§ Written instruction 1: In the records below, print the lines from the one containing "In this image, which" through the one containing "Answer: the green stalk at point 564,957", both included, reproducing them verbatim.

§ Excerpt provided:
■ ■ ■ ■

# Pronunciation of towns/cities in foreign countries



## Caveat (20 Mar 2010)

This has always puzzled me bit.

For instance, Paris is always anglisiced - people never talk about going to _Paree_, but people tend to make a stab at authentic pronunciations for other French destinations. 

Warsaw should be Warszawa (and pronounced _Varshava_) but never is. People tend to go out of their way to say _Ibeetha_ for Ibiza these days rather than the old _Ibeetza. 
_ 
Why is Rome not _Roma_? It's easy to say after all. I thought maybe it was just confined to capitals but I don't think so.  Other countries do this too of course.  It's a bit strange.  Why can't all countries refer to destinations in other countries as they should be?


----------



## haminka1 (20 Mar 2010)

I think it's rather natural for people to use naming conventions for known geographical locations which use form and pronunciation more natural to the particular language ...
while you might believe that you pronounce the name of the city correct /let's say Stuttgart or Duesseldorf/ , in reality it may be incomprehensible to the native speaker because you did not get it right ...
in fact, most native English speakers /and let's admit it, they are not particularly known for their foreign language skills/ will have the problem as above, based on my experience
I'd say, better stick to Warsaw, Paris with s and Rome


----------



## Caveat (20 Mar 2010)

haminka1 said:


> in fact, most native English speakers /and let's admit it, they are not particularly known for their foreign language skills



Well maybe, but all countries seem to do it. E.g.the French have_ Londres_,  Poles & Spanish have their own versions of 'foreign' towns cities too.


----------



## haminka1 (20 Mar 2010)

Caveat said:


> Well maybe, but all countries seem to do it. E.g.the French have_ Londres_,  Poles & Spanish have their own versions of 'foreign' towns cities too.



i know, so do we in my mother tongue


----------



## Lex Foutish (20 Mar 2010)

Dingle or An Daingean?


----------



## Padraigb (22 Mar 2010)

Dingle Uí Chúis.

■ ■ ■ ■

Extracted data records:
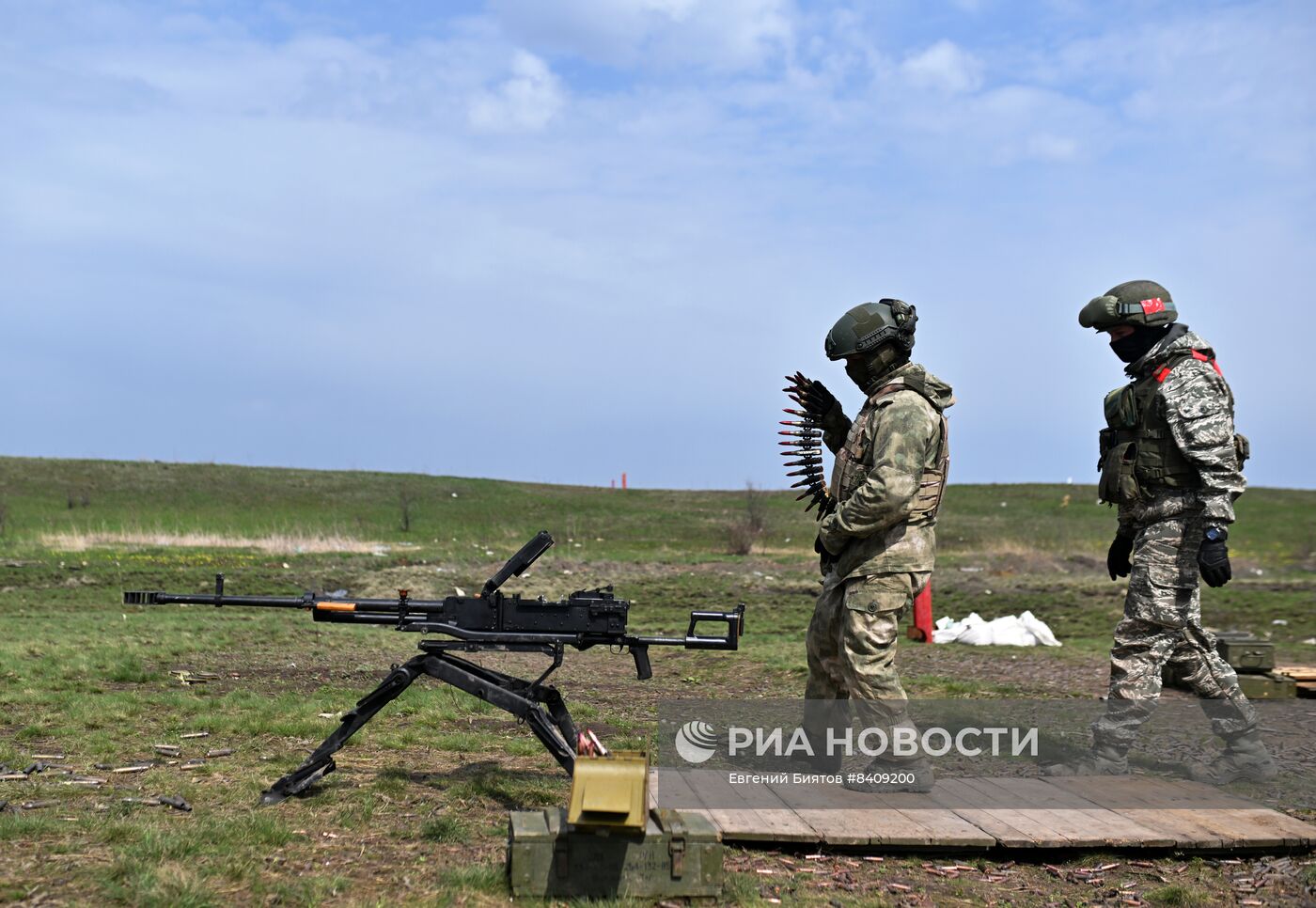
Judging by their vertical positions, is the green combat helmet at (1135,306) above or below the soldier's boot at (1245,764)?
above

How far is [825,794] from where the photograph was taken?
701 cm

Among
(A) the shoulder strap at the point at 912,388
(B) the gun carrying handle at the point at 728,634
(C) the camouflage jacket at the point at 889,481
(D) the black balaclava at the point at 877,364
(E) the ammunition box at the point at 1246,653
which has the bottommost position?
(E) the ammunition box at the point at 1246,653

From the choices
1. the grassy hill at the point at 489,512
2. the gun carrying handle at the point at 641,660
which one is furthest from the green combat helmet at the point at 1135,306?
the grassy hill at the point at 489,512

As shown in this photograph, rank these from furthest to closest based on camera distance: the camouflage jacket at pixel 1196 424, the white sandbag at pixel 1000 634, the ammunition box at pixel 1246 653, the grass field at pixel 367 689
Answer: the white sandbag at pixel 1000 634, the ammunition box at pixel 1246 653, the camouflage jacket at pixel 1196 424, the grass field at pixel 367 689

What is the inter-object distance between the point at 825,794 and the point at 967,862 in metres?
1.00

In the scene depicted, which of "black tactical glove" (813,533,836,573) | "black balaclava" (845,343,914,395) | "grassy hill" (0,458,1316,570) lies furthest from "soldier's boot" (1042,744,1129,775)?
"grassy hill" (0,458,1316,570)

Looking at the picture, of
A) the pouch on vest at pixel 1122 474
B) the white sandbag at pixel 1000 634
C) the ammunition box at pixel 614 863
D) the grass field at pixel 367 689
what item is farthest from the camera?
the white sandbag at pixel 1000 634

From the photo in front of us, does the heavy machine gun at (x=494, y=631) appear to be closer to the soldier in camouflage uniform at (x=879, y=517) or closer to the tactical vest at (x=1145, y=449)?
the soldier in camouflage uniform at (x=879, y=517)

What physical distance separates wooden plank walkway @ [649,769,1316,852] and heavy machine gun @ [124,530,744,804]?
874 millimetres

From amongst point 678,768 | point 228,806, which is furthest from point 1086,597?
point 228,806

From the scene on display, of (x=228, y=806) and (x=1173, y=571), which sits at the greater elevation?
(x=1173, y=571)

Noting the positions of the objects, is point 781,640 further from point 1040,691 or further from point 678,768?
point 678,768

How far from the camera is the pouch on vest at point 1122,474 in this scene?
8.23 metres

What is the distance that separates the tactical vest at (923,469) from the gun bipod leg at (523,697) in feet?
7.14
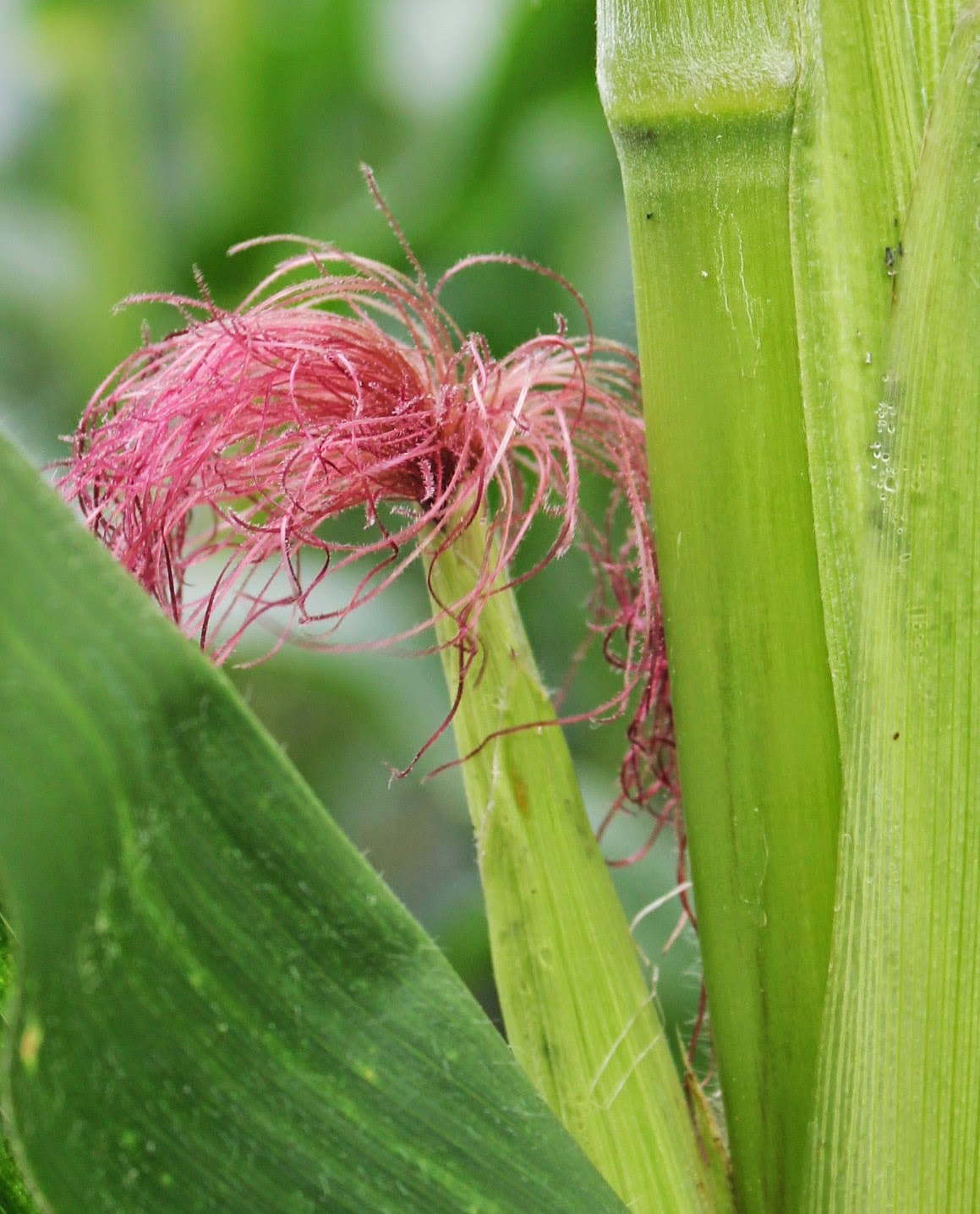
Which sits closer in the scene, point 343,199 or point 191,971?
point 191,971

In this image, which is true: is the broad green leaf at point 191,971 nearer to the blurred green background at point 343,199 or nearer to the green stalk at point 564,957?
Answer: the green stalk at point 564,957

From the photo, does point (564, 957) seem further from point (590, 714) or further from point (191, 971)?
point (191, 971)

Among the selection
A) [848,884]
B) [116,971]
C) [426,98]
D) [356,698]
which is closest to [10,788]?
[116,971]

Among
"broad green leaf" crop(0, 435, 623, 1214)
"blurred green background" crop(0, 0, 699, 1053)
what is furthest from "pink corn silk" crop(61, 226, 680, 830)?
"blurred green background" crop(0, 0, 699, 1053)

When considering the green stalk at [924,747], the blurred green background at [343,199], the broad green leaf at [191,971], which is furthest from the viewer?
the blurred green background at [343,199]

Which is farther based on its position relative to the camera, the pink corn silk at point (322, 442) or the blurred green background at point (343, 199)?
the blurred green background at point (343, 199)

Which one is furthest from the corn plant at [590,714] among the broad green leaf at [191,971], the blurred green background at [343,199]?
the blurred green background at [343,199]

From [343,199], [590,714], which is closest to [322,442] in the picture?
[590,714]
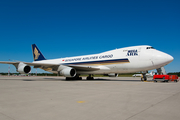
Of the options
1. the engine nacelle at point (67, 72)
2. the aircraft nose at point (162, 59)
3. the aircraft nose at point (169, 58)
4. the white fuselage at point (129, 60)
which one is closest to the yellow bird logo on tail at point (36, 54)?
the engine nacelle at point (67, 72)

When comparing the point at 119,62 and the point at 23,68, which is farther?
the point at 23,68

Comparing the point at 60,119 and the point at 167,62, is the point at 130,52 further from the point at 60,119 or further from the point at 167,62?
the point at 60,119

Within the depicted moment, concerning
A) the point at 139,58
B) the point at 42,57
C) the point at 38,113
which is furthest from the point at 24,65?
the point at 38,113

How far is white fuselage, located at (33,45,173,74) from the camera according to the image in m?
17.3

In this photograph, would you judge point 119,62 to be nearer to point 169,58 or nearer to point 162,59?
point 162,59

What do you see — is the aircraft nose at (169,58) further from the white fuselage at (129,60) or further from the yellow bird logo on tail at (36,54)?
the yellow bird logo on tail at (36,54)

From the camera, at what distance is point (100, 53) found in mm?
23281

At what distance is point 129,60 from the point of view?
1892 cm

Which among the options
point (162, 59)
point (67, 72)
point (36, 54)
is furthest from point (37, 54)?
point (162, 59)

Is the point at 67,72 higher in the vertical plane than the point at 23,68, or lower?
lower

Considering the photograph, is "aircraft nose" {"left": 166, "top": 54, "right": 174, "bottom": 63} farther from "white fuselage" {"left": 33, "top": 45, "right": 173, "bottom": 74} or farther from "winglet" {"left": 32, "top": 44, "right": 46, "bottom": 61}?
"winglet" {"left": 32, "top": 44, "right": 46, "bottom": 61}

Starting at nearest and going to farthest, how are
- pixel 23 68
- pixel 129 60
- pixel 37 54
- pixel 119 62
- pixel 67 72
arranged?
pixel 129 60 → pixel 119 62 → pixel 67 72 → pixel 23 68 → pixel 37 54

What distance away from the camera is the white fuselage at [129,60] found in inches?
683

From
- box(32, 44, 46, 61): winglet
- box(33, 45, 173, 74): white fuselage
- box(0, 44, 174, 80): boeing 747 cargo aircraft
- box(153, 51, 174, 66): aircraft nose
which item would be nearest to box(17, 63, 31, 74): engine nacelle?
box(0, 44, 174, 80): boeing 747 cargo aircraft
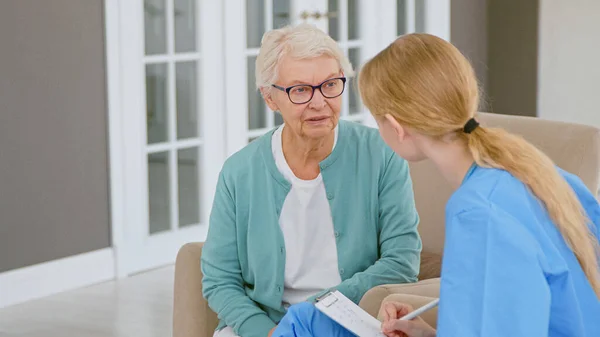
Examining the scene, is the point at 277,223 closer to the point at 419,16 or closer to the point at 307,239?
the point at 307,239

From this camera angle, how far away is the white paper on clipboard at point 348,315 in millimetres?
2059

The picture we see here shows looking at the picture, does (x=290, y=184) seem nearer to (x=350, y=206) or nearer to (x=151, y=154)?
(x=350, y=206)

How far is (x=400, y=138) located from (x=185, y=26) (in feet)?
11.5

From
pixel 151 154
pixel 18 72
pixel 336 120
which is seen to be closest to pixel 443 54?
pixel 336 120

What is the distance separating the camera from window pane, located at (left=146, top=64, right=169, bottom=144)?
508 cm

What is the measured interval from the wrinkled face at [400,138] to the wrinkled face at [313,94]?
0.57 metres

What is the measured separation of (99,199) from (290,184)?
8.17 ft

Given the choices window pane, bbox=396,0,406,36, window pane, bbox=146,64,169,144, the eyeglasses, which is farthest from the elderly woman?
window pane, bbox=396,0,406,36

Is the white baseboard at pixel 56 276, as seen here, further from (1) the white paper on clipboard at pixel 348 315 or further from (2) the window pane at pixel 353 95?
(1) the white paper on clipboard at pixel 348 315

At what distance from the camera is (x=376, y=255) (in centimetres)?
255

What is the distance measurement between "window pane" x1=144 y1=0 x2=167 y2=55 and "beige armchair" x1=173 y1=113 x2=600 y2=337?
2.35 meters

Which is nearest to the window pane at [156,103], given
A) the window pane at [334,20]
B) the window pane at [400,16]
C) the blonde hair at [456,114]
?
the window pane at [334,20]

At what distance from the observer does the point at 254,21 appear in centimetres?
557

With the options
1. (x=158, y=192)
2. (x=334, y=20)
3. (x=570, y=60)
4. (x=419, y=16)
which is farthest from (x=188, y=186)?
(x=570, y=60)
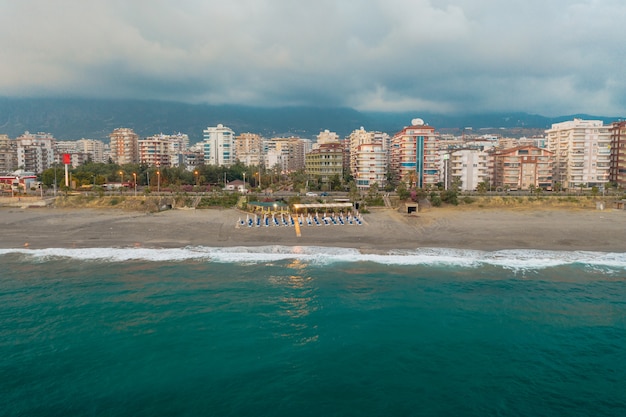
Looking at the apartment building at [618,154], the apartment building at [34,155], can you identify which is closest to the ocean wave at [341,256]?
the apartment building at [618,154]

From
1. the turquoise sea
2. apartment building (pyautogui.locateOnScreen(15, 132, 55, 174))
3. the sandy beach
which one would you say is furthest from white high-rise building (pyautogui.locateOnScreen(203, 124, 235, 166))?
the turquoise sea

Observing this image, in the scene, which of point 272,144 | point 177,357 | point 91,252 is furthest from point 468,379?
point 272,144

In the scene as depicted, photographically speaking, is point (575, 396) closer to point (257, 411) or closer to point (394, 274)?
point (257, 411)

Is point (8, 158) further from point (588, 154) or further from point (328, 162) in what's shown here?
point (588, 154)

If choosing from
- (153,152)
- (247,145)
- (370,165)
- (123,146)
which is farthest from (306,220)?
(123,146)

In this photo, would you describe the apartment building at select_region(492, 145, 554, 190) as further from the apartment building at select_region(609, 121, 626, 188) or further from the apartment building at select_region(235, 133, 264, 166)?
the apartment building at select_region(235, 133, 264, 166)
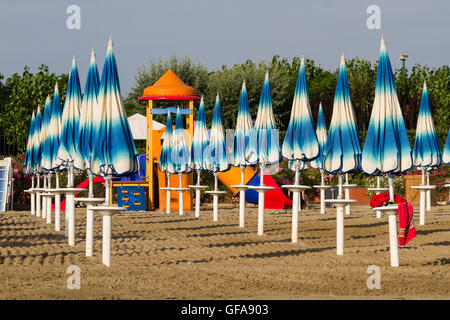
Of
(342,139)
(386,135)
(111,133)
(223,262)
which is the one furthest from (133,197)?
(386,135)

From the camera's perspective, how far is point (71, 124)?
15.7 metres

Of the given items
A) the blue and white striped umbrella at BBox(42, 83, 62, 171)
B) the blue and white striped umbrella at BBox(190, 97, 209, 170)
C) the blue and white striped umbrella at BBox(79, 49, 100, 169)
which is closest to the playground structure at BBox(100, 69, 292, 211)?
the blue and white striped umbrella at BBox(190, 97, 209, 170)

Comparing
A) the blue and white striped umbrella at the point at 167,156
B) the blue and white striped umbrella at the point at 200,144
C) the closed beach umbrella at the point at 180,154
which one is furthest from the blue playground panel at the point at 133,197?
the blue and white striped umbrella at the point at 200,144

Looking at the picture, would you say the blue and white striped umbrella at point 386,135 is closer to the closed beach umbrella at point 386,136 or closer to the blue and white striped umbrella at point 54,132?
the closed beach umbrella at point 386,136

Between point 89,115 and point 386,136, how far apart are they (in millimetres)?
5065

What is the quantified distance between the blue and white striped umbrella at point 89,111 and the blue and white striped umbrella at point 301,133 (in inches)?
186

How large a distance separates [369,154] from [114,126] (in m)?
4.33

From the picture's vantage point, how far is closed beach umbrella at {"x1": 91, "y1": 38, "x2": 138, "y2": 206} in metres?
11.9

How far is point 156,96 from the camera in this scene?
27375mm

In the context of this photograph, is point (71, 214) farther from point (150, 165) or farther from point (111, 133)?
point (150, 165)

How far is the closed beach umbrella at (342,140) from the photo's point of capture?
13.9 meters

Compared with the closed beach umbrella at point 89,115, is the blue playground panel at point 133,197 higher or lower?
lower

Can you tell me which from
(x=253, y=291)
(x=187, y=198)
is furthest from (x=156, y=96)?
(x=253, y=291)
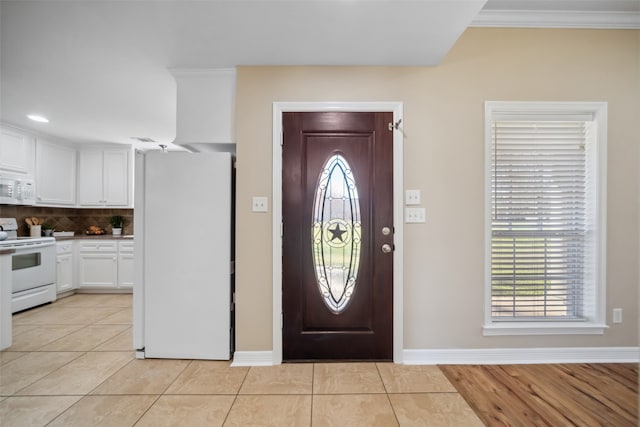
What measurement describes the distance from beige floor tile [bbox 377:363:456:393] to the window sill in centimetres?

■ ■ ■ ■

§ Written instruction 2: Continue the forum thread about pronouncing foreign town and city names from the point where it ends.

§ Reply 1:
In this image, which is true: is the broad green leaf at point 191,971 nearer to the blurred green background at point 343,199 or nearer to the green stalk at point 564,957?
Answer: the green stalk at point 564,957

§ Reply 2:
----------



## Rois (25 Mar 2010)

Off topic I know, but living as I do in a county north of our capital city, everybody talks about "going UP to Dublin" or "working UP in Dublin" ... 

Whereas if they're going to Lex's capital city for example they'll say "going DOWN to Cork" 

Still can't fathom this geographical logic ...


----------



## Caveat (25 Mar 2010)

Regardless of geography there is a tendency to say 'up to' the capital.

A lot of countries do this.


----------



## TarfHead (25 Mar 2010)

Caveat said:


> Paris is always anglisiced - people never talk about going to _Paree_, but people tend to make a stab at authentic pronunciations for other French destinations.
> 
> People tend to go out of their way to say _Ibeetha_ for Ibiza these days rather than the old _Ibeetza._


 
+1

I agree. There is an inherent contradiction; make an effort for some names, don't bother for others.

Barcelona FC play their home games at the Nou Camp. I've heard, on radio, it pronounced as the _Noo Camp_, and the _Camp Now_, in the same discussion.

And should the 'c' in Barcelona be a soft _Barselona_, or as the locals pronounce it _Barthelona _ ?


----------



## Ash 22 (25 Mar 2010)

Heard the joke about the American guy who's car had broken down in Oola. He rang somebody for help and said he was in zero, zero LA ! For those who have'nt heard of Oola its in county Tipperary.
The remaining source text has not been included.